There are many ways to improve as a runner. Varying terrain, pace and distance all help but one of the most effective ways to improve fitness is to incorporate hill training into the weekly running regimen. That said, to some the mere mention of the word ‘hills’ seems to bring them out in a sort of cold sweat, although it doesn’t need to be that way.

The first thing to understand is that there are many different ways to incorporate hill training, and they don’t all have to involve climbing mountains.

Long Hill Reps: Running fast up, then jogging down longer, less steep hills will build stamina for races, especially undulating ones, and lets be honest how many races are actually flat? Ideal sessions would be to have uphill bursts lasting between 30 and 60 secs. You can increase the length of each rep or the number of reps as you progress.

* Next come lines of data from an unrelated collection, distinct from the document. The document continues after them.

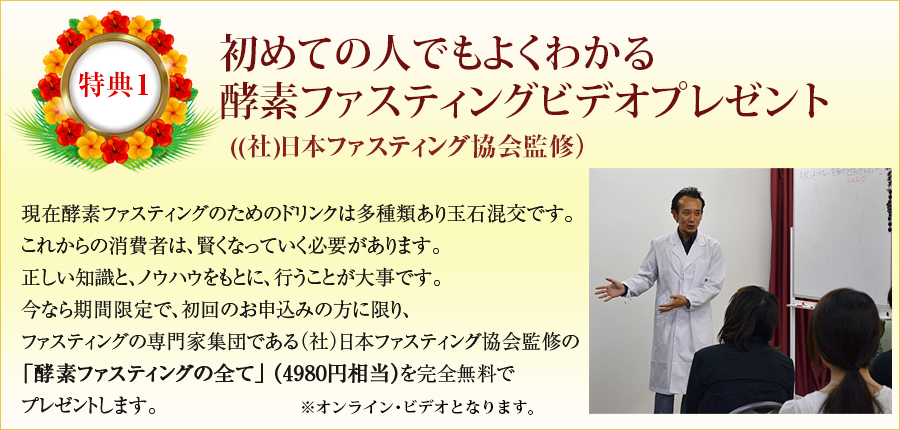 特典1

初めての人でもよくわかる
酵素ファスティングビデオプレゼント
((社)日本ファスティング協会監修)

現在酵素ファスティングのためのドリンクは多種類あり玉石混交です。
これからの消費者は、賢くなっていく必要があります。
正しい知識と、ノウハウをもとに、行うことが大事です。
今なら期間限定で、初回のお申込みの方に限り、
ファスティングの専門家集団である(社)日本ファスティング協会監修の
「酵素ファスティングの全て」(4980円相当)を完全無料で
プレゼントします。 ※オンライン・ビデオとなります。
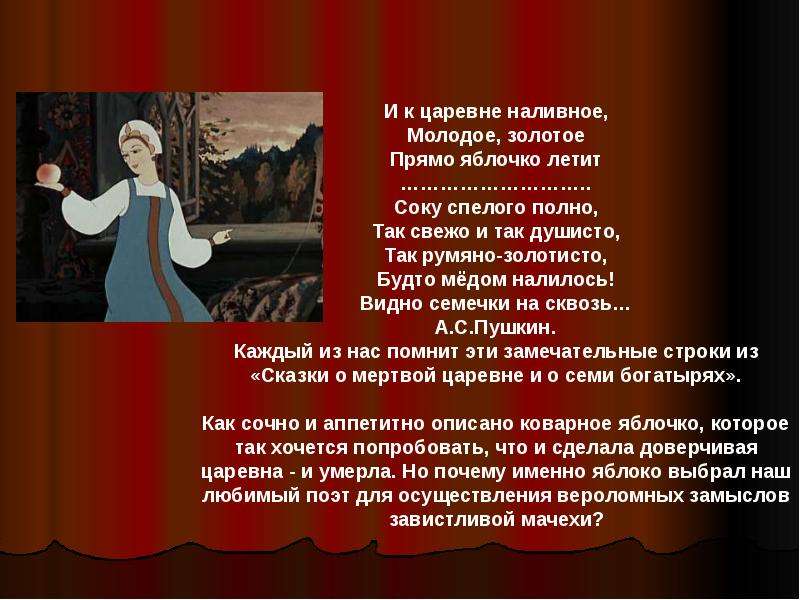 И к царевне наливное,
Молодое, золотое
Прямо яблочко летит
……………………….
Соку спелого полно,
Так свежо и так душисто,
Так румяно-золотисто,
Будто мёдом налилось!
Видно семечки на сквозь…
А.С.Пушкин.

Каждый из нас помнит эти замечательные строки из «Сказки о мертвой царевне и о семи богатырях».

Как сочно и аппетитно описано коварное яблочко, которое так хочется попробовать, что и сделала доверчивая царевна - и умерла. Но почему именно яблоко выбрал наш любимый поэт для осуществления вероломных замыслов завистливой мачехи?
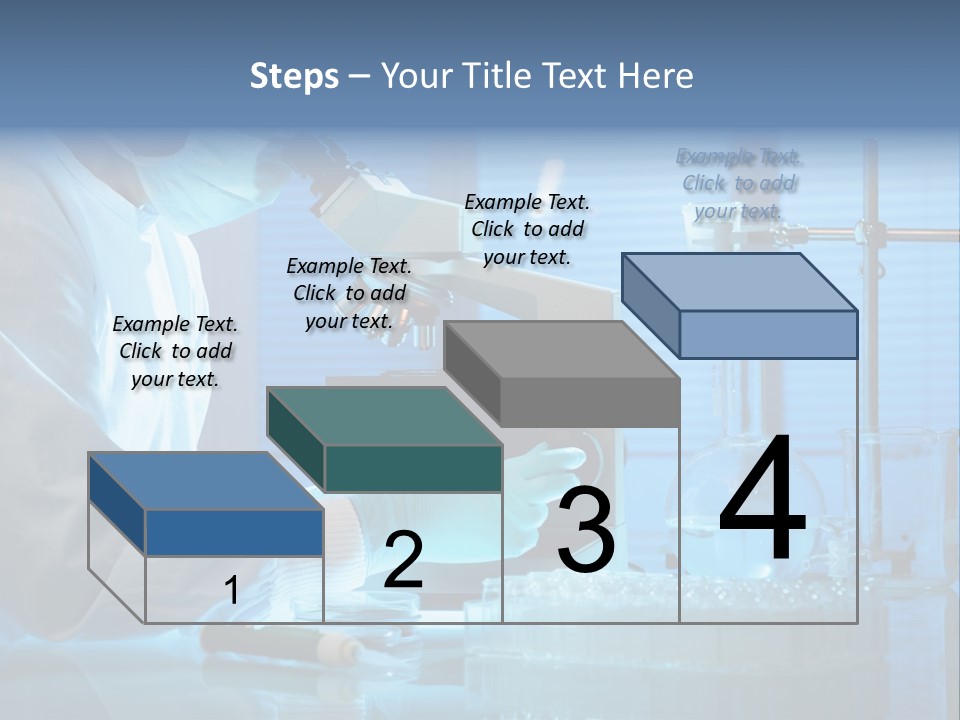 Steps – Your Title Text Here

Example Text. Click to add your text.

Example Text. Click to add your text.

Example Text. Click to add your text.

Example Text. Click to add your text.

1

2

3

4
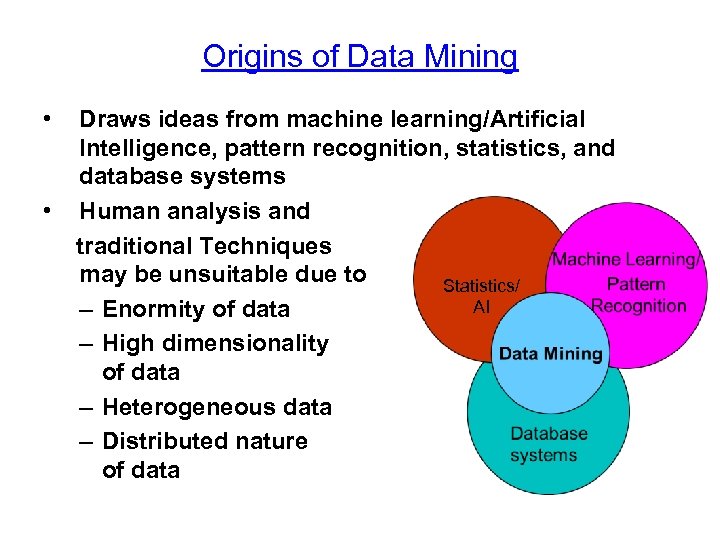 Origins of Data Mining

• Draws ideas from machine learning/Artificial Intelligence, pattern recognition, statistics, and database systems

• Human analysis and traditional Techniques may be unsuitable due to
– Enormity of data
– High dimensionality of data
– Heterogeneous data
– Distributed nature of data

Statistics/ AI

Machine Learning/ Pattern Recognition

Data Mining

Database systems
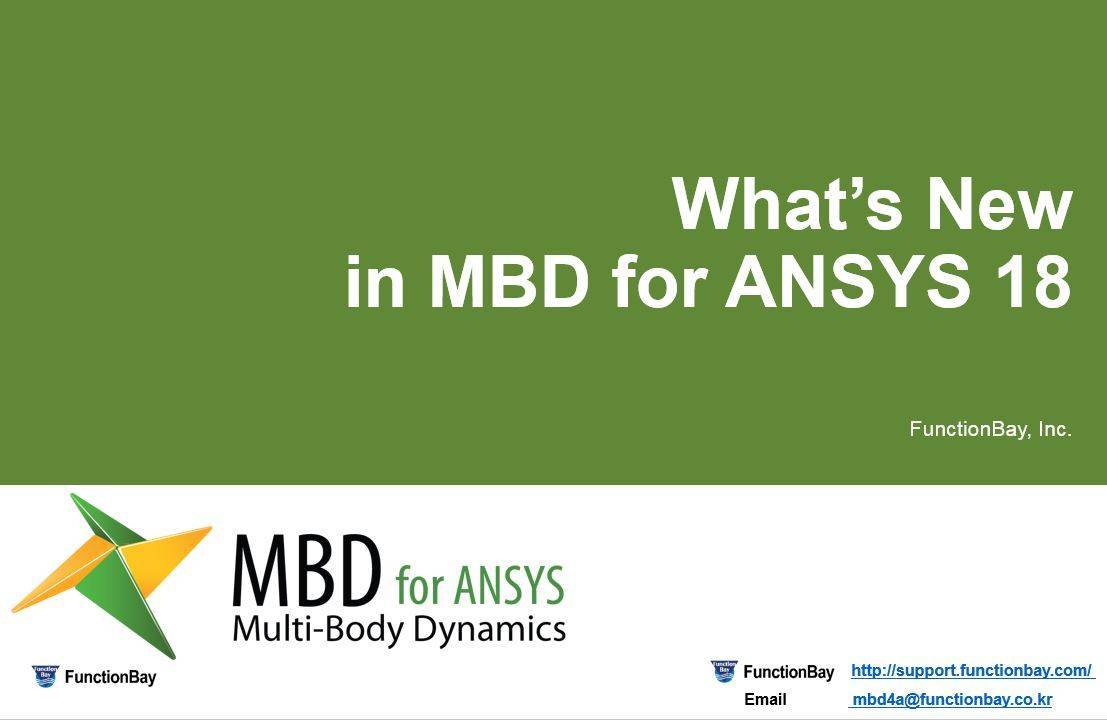 What's New
in MBD for ANSYS 18

FunctionBay, Inc.

MBD for ANSYS
Multi-Body Dynamics

Function Bay
FunctionBay

Function Bay
FunctionBay http://support.functionbay.com/
Email mbd4a@functionbay.co.kr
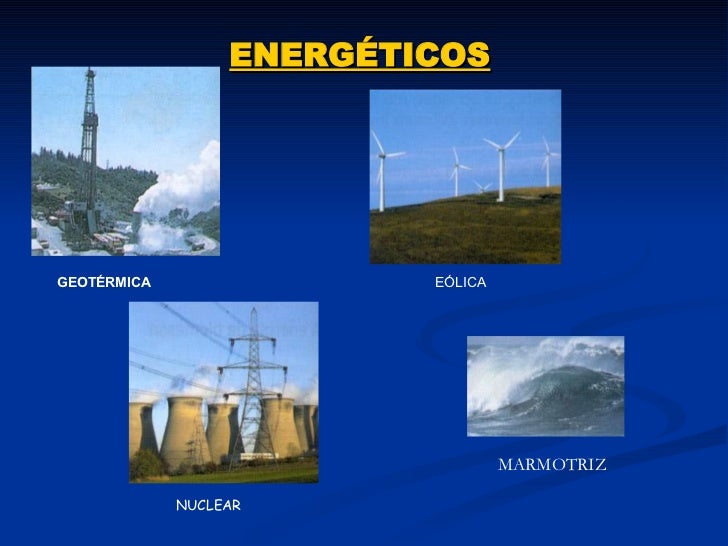 ENERGÉTICOS

GEOTÉRMICA

EÓLICA

NUCLEAR

MARMOTRIZ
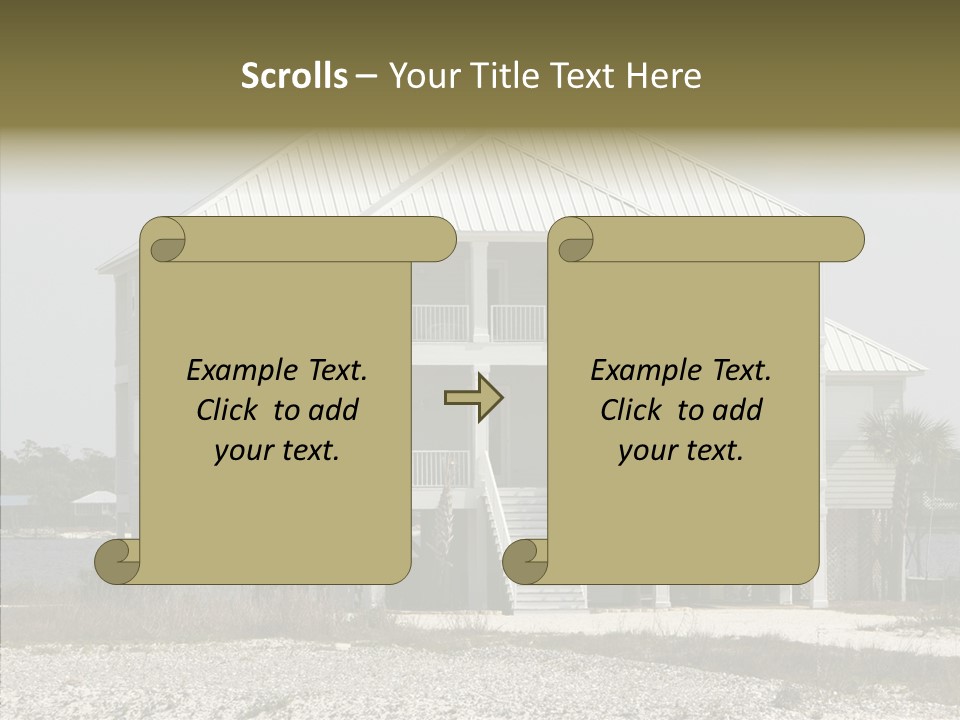 Scrolls – Your Title Text Here

Example Text. Click to add your text.

Example Text. Click to add your text.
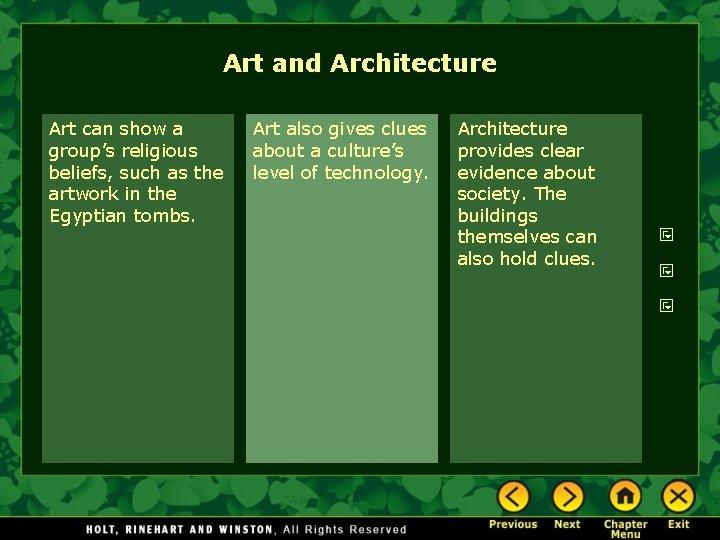 Art and Architecture

Art can show a group's religious beliefs, such as the artwork in the Egyptian tombs.

Art also gives clues about a culture's level of technology.

Architecture provides clear evidence about society. The buildings themselves can also hold clues.

HOLT, RINEHART AND WINSTON, All Rights Reserved

Previous Next Chapter Menu Exit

Short Hill Reps: Running fast up, then jogging down shorter, steeper hills will improve finishing ability and assist with times for shorter races by developing the body’s aerobic system. The aim would be to start by factoring a set of between 3 and 9 reps into standard runs depending on ability. Because of the increased difficulty, each rep will be shorter than with Long Hill Reps.

Hilly Runs: This is ideal for those that like to run off-road. Plan a trail that takes in a particularly hilly area. Within the immediate area, and slightly further afield, there are lots of areas where such a run can be done. The aim is to convert one of your normal race training runs into a ‘hilly run’. Therefore you do the same distance as planned, only it contains more elevation. What you can vary here as you progress through the training plan, is the amount of elevation and this is perfect for those that have GPS sports watches and have been wondering how to get more out of them. Each Hilly Run, the aim is to increase the total elevation of the run. Start with 200 meters of total elevation and aim to increase that by 50 meters each time. To achieve that sometimes its good to run halfway up a hill, run down then complete the hill 😉

Stair Reps: What? Yes you can even do this at work. Take the stairs. Each set of stairs ever constructed is clearly different so work in blocks of time. Try 5 mins of climb/decent with 1 min rest then repeat.

Advanced Hill Reps: The concept here is to do a normal hill rep, where an effort of between 30 and 60 seconds is expended climbing, but by this time you should reach the top of the hill. Instead of jogging down, you carry on the flat with the same level of effort for the same duration as the climb. You should feel yourself speed up noticeably on the flat. So a 45 second climb to the top, should be followed by a 45 second effort on the flat at the top.

So in principle if you factor in weekly hill work into your running plan you will develop your performance, not overnight, but the results do come quickly. This much is true, but by how much? This is variable and depends on the efforts you put in. I find it particularly useful to train with others when hill training as you can stagger the session, so some run while some rest and this way get to encourage and be encouraged. It helps.